A more significant overhaul is how illusions function. They have been divided into two categories: figments and true illusions (which are simply referred to as illusions). The distinction is (hopefully simple): a true illusion contains a powerful compulsion to behave in a particular fashion, while a figment is a trick on the senses. Interacting with a figment will immediately reveal the truth, while interacting with an illusion is considerably more difficult since its very function convinces you it is real. The primary mode to detect an illusion is through a sensing test, which is essentially any interaction with the illusion through which you may learn the truth. The greater the evidence something is wrong, the less hold the illusion has over you. Which means if all of your friends have seen through the illusion, the need to lasso you to haul you out of an imaginary box should be significantly reduced.

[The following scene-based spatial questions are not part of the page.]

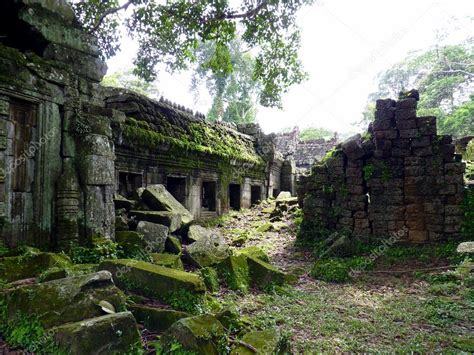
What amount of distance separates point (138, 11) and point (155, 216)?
7322 millimetres

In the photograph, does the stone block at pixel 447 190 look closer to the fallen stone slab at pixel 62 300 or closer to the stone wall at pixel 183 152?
the stone wall at pixel 183 152

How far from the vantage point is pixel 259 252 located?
272 inches

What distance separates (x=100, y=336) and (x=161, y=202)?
4.96 meters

Illusions use for combat turn their compulsion into a psychic assault on the target, though only if the target attempts to resist the effects, buying into the illusion. If you disbelieve the illusion, it simply washes over you. However, if you disbelieve a spell which isn't an illusion, it can get ugly. There isn't a roll for disbelief, just a simple choice if you think it the fireball coming at you may be an illusion.
The biggest overhaul has been spells themselves. Every spell included in ED4, at least ten first circle spells and five for each other circle, was redeveloped. Each spellcasting discipline also received a number of new spells. Thread weaving difficulties (circle + 4) and reattuning-on-the-fly difficulties (circle + 9) were standardized, spells now have effects for extra successes, and extra threads for each spell were included.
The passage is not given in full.